How Men Use Violence to Keep Women in Line
Invitation to Peter Adams’ Book Launch:
As part of the White Ribbon campaign, you are cordially invited to the launch of a new book on violence against women published by Dunmore Publishing Ltd.
The launch will include an acted scene from the book, readings of brief extracts and acknowledgements followed by drinks and nibbles.
Date: Tuesday 20 November 2012
Time: 5.30 pm
Venue: Atrium (main entrance),
Faculty of Medical and Health Sciences, 85 Park Road, Grafton
(opposite Auckland City Hospital – parking available in Auckland Domain or surrounding streets)
RSVP to Johanna Beattie firstname.lastname@example.org by 15 November.
“Nah, the man’s gotta be in charge.

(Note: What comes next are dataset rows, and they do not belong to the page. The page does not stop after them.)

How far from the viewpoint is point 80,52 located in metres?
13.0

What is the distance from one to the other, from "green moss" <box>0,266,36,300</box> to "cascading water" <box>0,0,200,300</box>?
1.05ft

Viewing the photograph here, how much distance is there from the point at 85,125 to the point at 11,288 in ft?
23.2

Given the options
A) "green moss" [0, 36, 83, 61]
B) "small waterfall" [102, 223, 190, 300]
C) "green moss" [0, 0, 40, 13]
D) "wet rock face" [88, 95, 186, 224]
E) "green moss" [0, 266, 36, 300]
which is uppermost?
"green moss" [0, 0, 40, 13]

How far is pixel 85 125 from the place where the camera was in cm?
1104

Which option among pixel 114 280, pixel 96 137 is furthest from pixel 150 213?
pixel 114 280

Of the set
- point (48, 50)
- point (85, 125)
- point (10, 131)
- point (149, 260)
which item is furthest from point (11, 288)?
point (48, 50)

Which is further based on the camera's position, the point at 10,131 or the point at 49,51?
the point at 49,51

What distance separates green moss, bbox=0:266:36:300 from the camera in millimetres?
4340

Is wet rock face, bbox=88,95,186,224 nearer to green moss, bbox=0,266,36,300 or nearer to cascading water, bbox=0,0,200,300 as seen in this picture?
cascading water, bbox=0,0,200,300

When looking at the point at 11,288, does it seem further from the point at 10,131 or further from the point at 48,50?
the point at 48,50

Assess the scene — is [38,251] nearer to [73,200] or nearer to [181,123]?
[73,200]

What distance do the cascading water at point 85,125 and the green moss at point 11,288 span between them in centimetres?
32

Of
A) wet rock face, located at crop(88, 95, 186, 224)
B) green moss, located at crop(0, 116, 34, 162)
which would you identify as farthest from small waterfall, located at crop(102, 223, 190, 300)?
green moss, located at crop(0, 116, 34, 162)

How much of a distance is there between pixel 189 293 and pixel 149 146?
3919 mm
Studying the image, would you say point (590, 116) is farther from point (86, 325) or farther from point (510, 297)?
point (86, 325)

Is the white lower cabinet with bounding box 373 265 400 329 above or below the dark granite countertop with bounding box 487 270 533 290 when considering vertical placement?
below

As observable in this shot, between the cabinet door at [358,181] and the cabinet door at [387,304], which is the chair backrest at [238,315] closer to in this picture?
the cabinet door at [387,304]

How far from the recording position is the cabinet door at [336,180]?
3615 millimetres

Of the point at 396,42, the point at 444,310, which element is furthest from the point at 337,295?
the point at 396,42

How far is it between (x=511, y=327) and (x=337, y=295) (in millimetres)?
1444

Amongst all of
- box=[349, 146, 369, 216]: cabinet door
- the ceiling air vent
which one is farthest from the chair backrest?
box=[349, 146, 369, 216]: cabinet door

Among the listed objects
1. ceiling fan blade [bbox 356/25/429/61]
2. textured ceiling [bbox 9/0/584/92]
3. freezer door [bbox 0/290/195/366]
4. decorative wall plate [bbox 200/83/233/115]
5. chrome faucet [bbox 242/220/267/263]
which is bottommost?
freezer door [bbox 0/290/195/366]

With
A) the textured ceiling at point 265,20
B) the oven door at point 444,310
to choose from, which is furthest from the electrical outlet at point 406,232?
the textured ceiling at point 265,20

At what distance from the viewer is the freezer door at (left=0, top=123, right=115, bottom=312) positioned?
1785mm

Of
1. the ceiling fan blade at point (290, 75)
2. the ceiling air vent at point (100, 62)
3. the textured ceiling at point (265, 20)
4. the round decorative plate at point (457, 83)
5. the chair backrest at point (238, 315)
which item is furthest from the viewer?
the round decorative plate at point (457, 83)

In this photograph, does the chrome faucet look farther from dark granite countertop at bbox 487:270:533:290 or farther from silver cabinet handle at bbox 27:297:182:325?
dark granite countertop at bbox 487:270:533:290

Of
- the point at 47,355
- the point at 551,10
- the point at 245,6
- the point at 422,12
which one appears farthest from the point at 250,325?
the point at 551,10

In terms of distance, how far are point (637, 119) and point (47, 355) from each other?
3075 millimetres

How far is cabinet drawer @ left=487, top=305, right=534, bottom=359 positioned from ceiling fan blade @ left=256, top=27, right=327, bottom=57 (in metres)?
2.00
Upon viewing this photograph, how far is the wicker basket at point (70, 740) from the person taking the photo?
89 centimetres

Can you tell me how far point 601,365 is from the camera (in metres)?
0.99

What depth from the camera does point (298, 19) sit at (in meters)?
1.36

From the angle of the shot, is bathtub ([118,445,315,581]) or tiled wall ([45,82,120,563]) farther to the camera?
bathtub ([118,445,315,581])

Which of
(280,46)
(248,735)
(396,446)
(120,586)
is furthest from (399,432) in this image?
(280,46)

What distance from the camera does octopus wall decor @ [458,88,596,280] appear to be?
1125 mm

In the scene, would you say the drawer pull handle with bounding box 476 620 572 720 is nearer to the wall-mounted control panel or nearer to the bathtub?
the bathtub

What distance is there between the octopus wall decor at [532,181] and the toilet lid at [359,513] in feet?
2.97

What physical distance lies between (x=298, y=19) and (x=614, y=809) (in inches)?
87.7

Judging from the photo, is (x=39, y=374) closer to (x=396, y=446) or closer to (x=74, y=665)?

It’s just the way it is.”
This book provides a unique insight into the sense of superiority, the “masculine empire’, that underpins men’s sense of entitlement to being in charge in their homes. It explores ways in which men approach intimate relationships, their allegiance to their like-minded mates, and the role of male friendships in maintaining positions of power and capturing women in oppressive situations. It flips explanations for violence from what is happening in the minds of individual “bad’ men to a broader exploration of the social world of men.
The reader eavesdrops on the conversations of five men who meet regularly in a bar to talk about their lives and discuss their relationships. It steps through the embedded assumptions men make about women, the influence of the history of men being in charge, and the various control strategies men pass on to each other to perpetuate their dominance in the home.
The book illustrates what can happen to both men and women when male oppression goes too far. It also looks at options men might take for turning away from their controlling and violent behaviour.
Supported by the Families Commission, National Network for Stopping Violence Services and Women’s Refuge.